* [ABOUT THIS EXERCISE]:
Find the string "granularity" in the records. Copy each line that has it.

* [SOURCE DATA]:
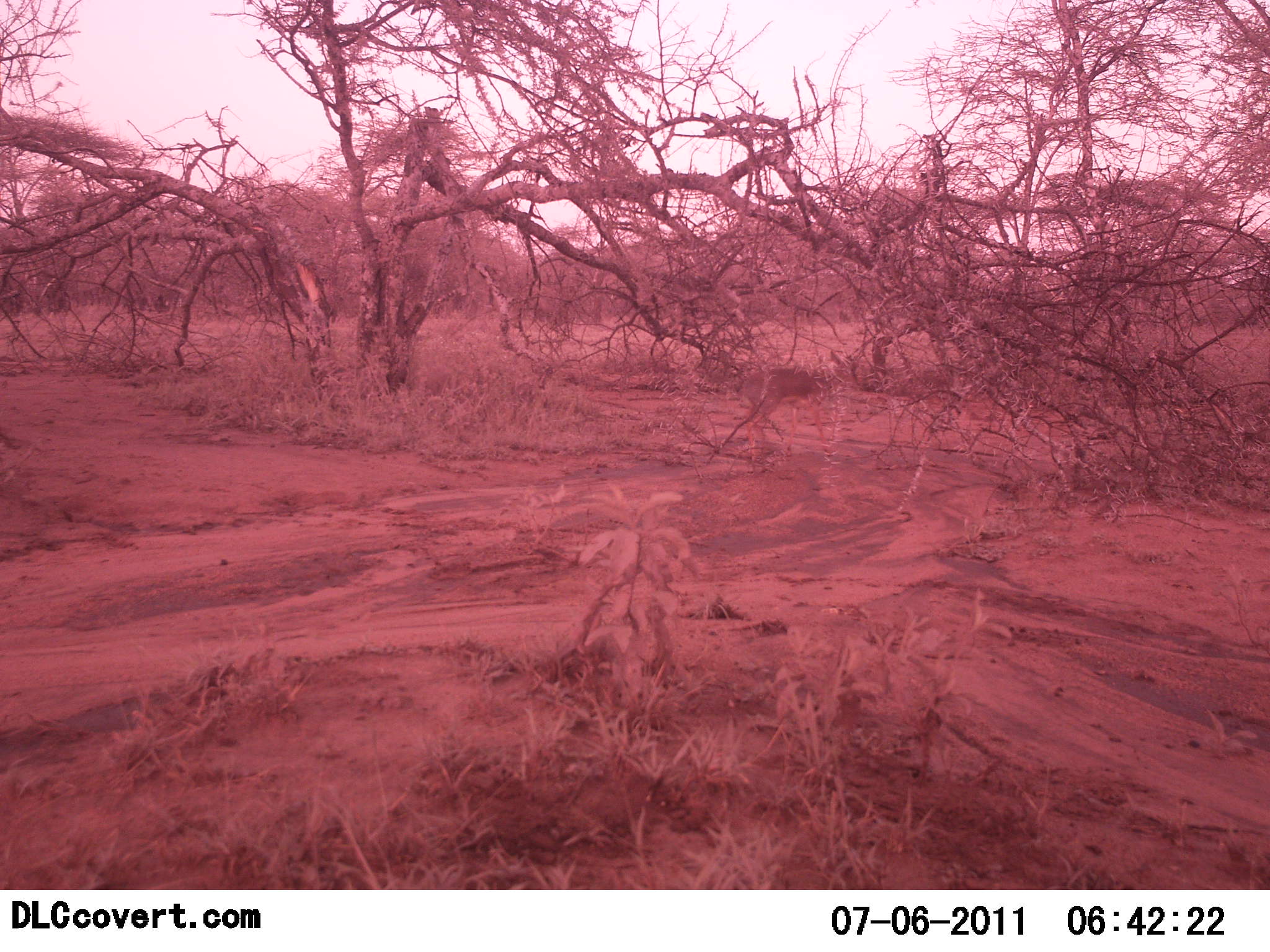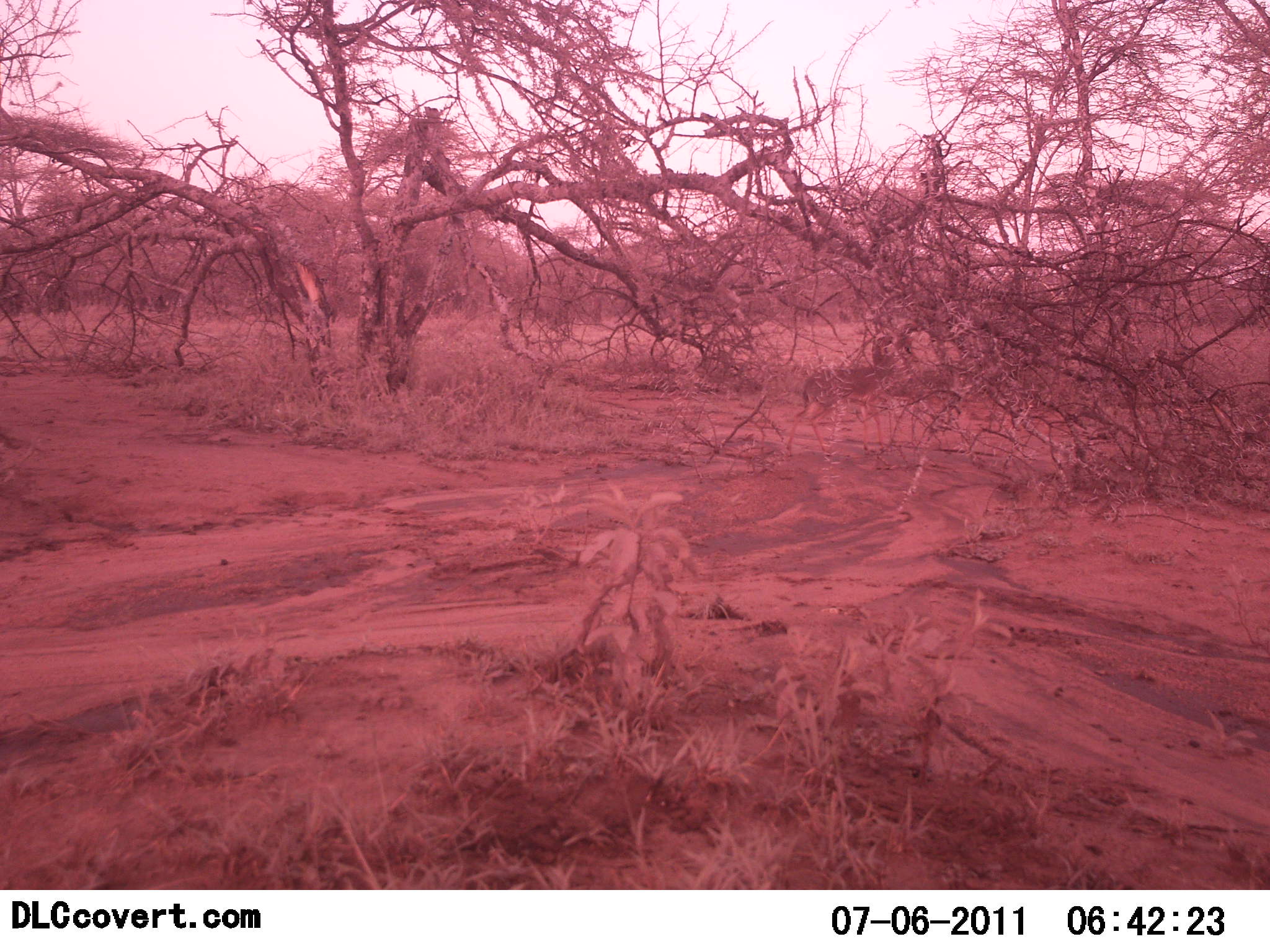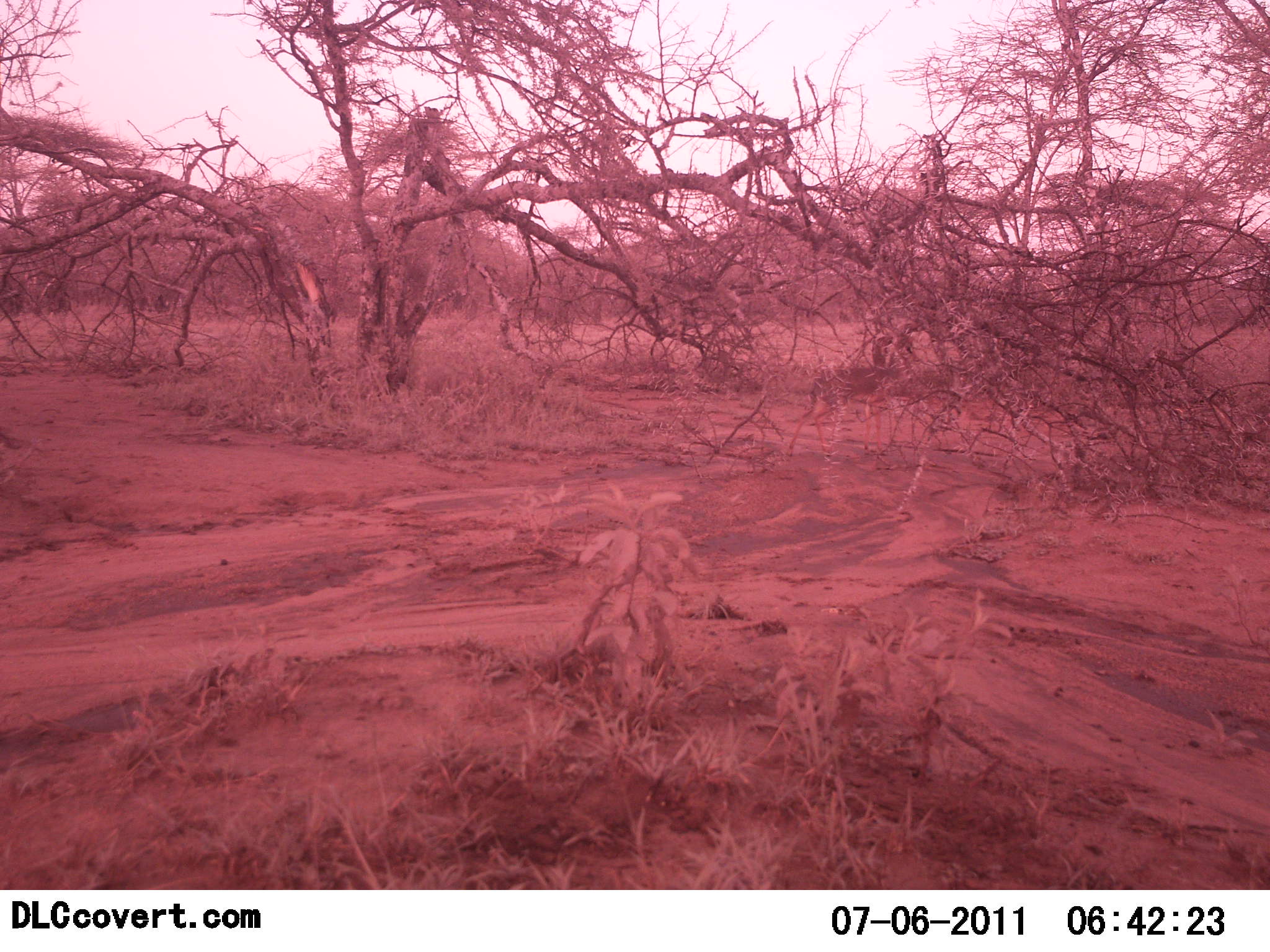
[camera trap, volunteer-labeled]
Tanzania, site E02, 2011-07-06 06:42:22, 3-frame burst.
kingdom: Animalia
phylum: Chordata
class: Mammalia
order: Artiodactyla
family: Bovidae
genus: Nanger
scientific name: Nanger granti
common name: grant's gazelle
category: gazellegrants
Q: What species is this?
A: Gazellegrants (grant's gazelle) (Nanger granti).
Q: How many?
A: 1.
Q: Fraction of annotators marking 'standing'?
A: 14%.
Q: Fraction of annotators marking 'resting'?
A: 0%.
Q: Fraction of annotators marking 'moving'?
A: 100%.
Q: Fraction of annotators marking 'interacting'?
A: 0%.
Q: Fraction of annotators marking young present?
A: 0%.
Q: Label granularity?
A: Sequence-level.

...

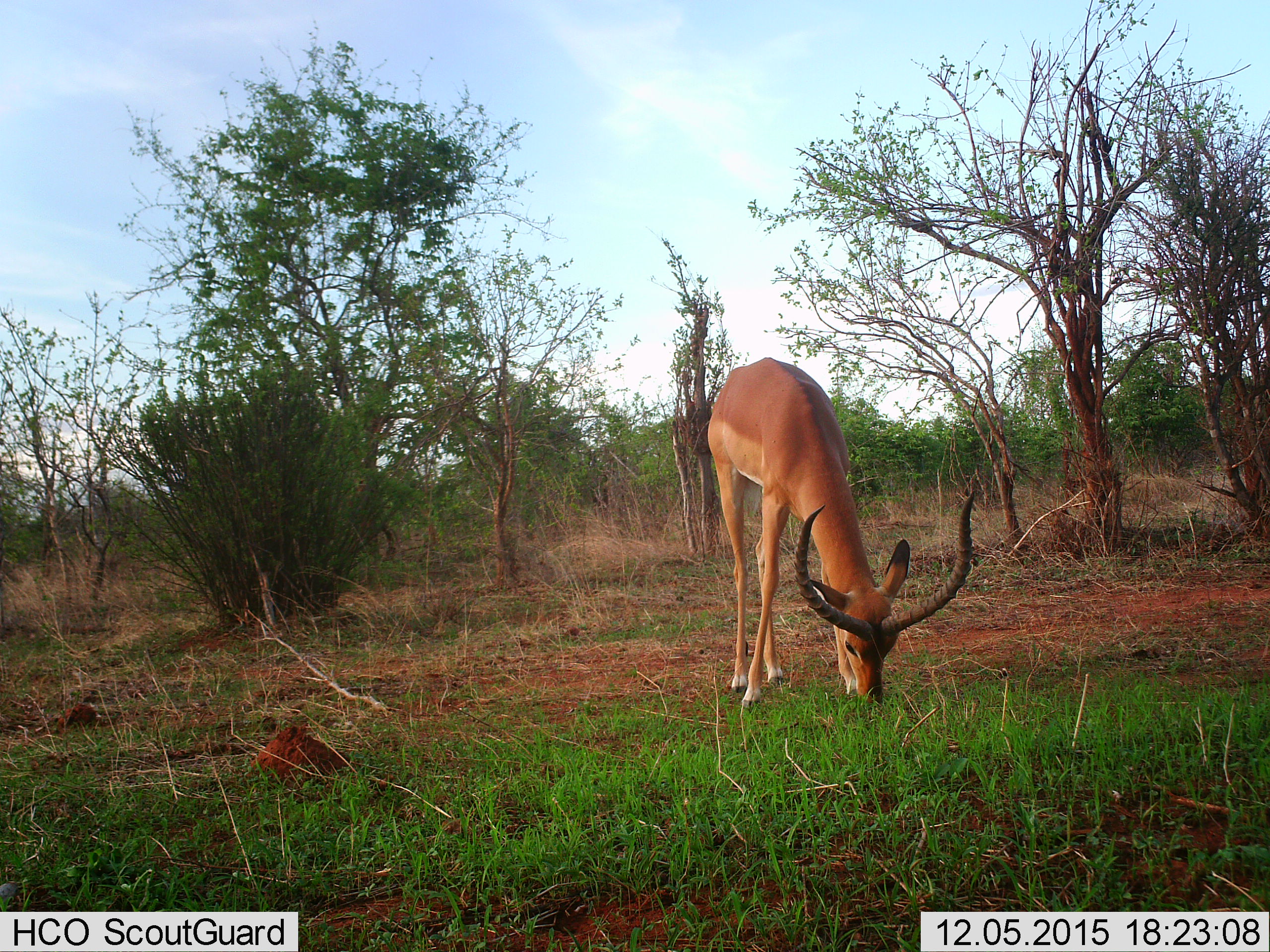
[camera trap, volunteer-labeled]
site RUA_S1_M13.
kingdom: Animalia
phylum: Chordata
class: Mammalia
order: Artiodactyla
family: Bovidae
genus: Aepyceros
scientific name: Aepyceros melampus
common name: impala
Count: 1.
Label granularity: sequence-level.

==

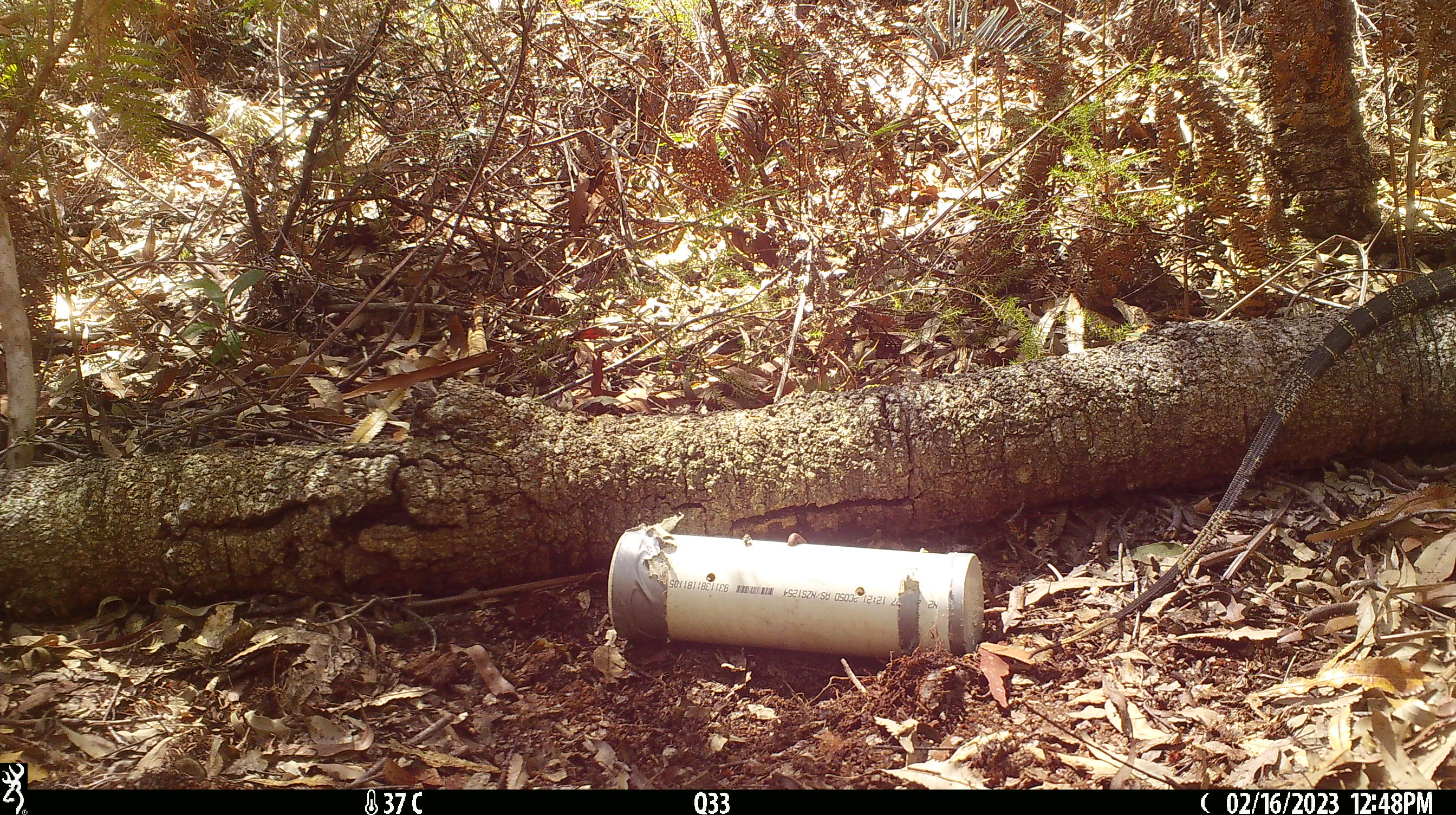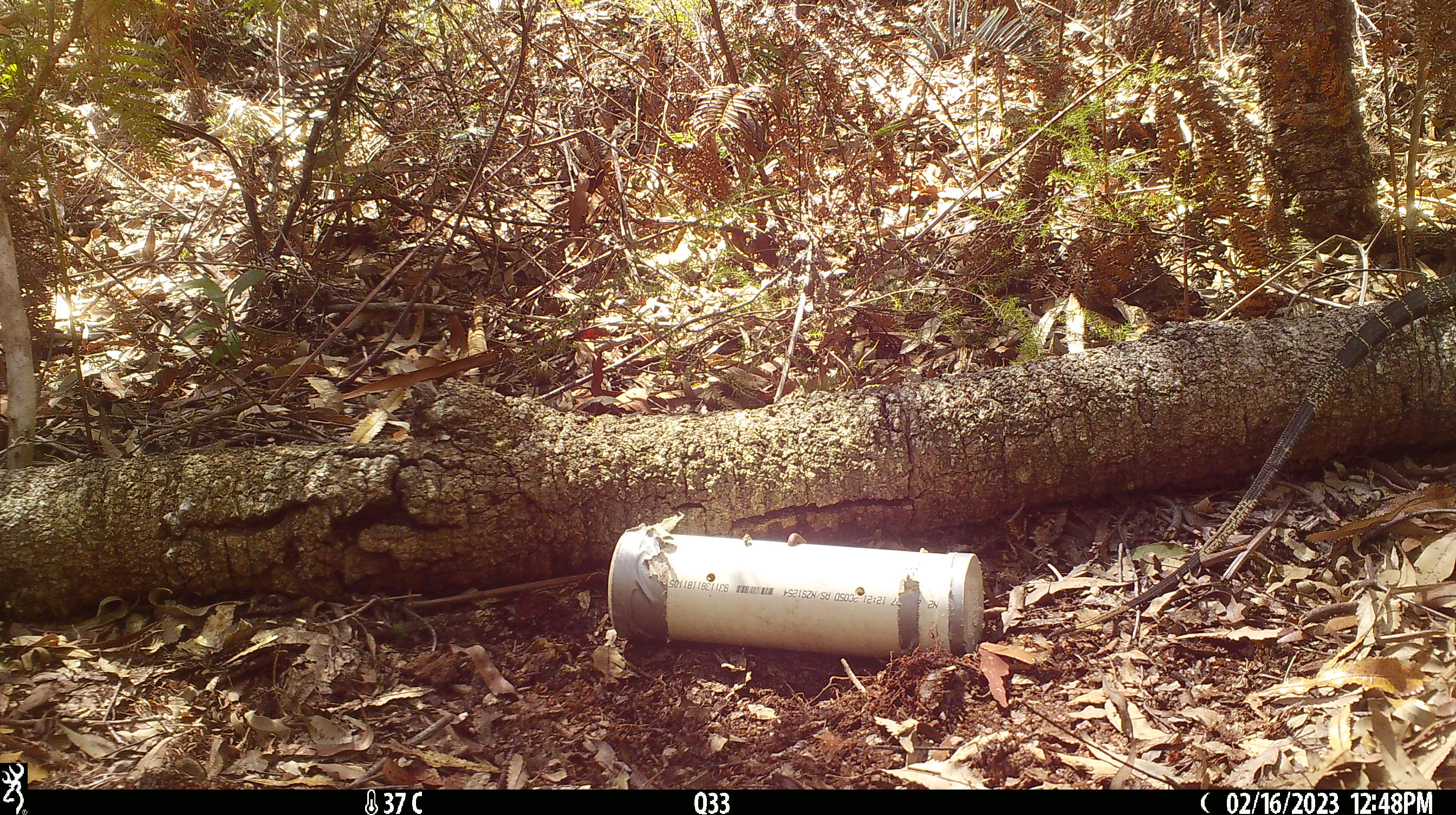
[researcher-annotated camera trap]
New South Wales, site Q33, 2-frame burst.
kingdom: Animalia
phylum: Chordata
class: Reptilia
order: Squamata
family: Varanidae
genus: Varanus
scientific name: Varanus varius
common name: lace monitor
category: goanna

* [RESULT FOR THIS TASK]:
Q: Label granularity?
Label granularity: sequence-level.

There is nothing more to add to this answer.